TEXT SEGMENT -
◇ ◇ ◇ ◇ ◇

Custom 503 Error Page

Douglas A. Seifert dseifert at searchspark.com
Sun Feb 3 18:58:46 MSK 2008


> > > > Hmm... that doesn't seem to work either.  Is it possible that `return xxx;`
> > > > always generates the internal response?
> > > >
> > > > The only thing that would achieve the desired result in this case is
> > > > proxying to some blackhole which would cause the 503 to be caught and
> > > > rewritten according to the error_page directive.
> > >
> > > Oops. Sorry, I missed. The real problem is that with suggested
> > > configuration (i.e. always return 503 at server level) there
> > > is no way to reach /system/maintenance.html file for nginx.
> > >
> > > So, it tries to get /system/maintenance.html for error body, and
> > > gets yet another 503. So it has to return hardcoded content.

◇ ◇ ◇ ◇ ◇

SHORT EXERCISE 1 -
Answer these questions about the message on the custom 503 error page:
(a) Which directive would rewrite the 503 if it were caught while proxying?
(b) Which file does nginx have no way to reach under the suggested configuration?
(c) What does nginx get when it tries to fetch that file for the error body?
The rows below the message have no connection to it.

AVAILABLE RECORDS -
◇ ◇ ◇ ◇ ◇

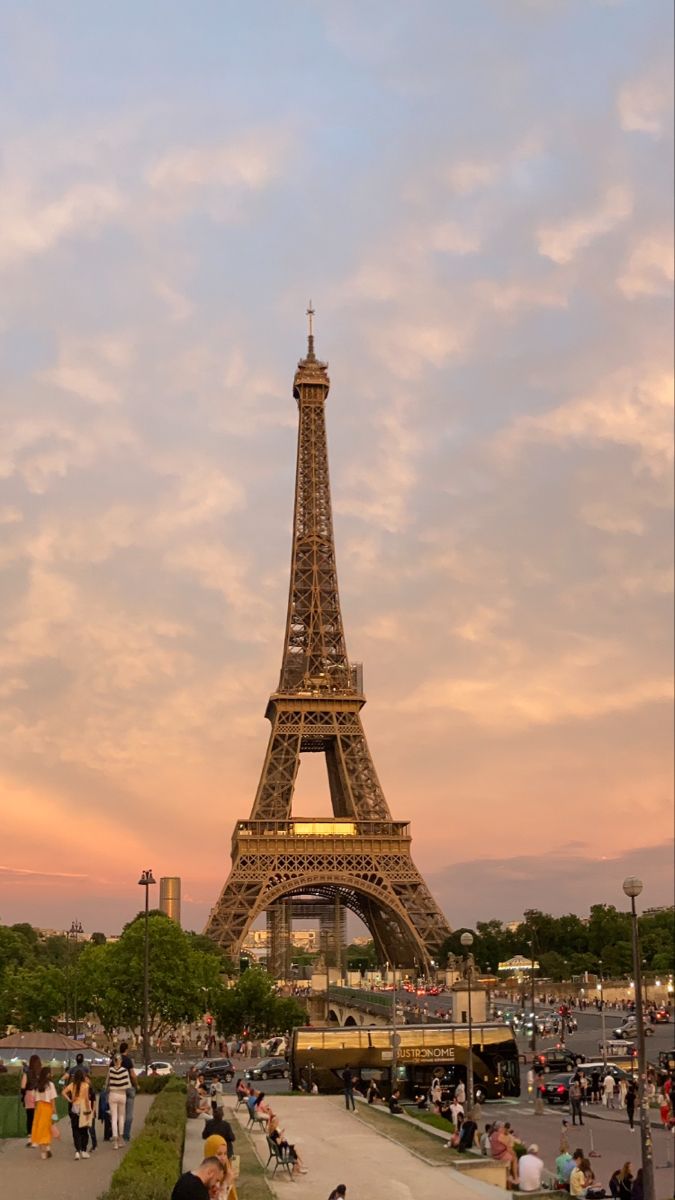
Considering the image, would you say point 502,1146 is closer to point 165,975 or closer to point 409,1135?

◇ ◇ ◇ ◇ ◇

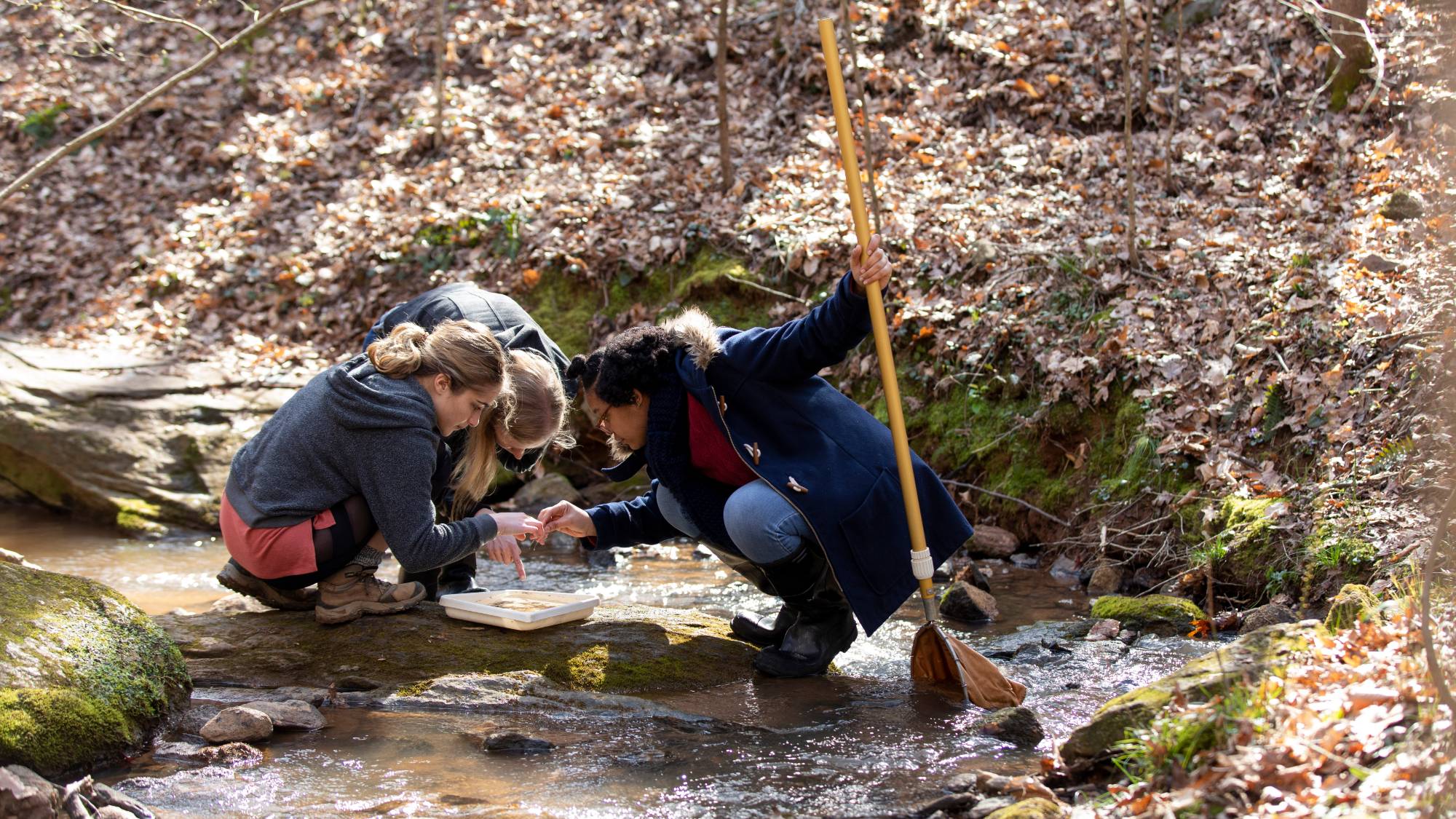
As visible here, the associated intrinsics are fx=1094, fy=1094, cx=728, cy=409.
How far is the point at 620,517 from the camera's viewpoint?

◇ ◇ ◇ ◇ ◇

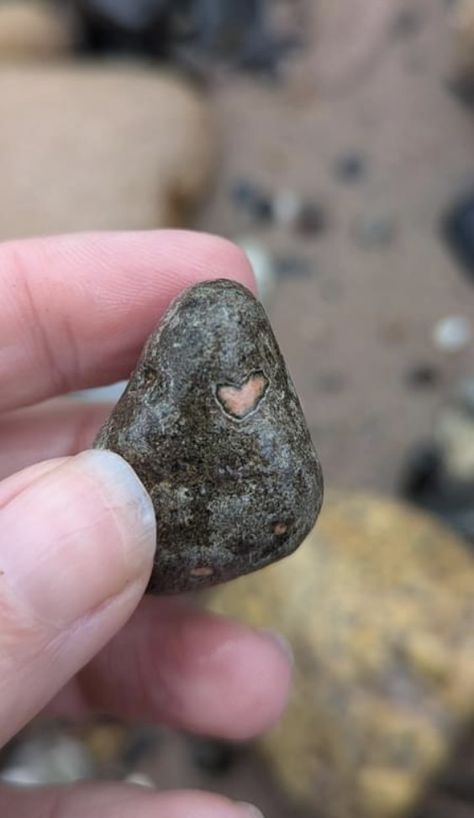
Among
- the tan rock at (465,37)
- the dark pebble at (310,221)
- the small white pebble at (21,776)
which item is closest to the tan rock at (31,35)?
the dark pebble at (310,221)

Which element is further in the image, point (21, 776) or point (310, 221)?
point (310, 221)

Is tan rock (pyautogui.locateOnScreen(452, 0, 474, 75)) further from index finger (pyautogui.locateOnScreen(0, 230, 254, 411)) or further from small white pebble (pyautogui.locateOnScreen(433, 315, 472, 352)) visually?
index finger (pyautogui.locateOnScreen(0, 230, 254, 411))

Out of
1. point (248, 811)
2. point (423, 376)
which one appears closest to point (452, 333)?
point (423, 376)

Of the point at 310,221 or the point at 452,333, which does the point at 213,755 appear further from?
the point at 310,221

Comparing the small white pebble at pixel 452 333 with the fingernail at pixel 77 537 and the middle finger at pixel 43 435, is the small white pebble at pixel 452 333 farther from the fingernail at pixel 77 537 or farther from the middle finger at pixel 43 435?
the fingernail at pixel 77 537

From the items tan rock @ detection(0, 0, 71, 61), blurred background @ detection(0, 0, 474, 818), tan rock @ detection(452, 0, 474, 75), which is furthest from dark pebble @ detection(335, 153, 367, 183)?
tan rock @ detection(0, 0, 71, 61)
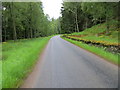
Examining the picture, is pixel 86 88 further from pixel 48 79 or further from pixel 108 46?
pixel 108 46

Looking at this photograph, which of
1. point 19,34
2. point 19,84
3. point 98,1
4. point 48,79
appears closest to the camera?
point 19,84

◇ ◇ ◇ ◇ ◇

SHORT EXERCISE 2 - Identify every line in the rows that contains the word "dark", and copy each such line. Case counts.

RESULT 1 -
(a) The error_page directive.
(b) /system/maintenance.html
(c) Yet another 503.

RESULT 2 -
- the dark pebble at (310,221)
the dark pebble at (310,221)
From the items tan rock @ detection(0, 0, 71, 61), blurred background @ detection(0, 0, 474, 818), tan rock @ detection(452, 0, 474, 75), which is furthest from dark pebble @ detection(335, 153, 367, 183)?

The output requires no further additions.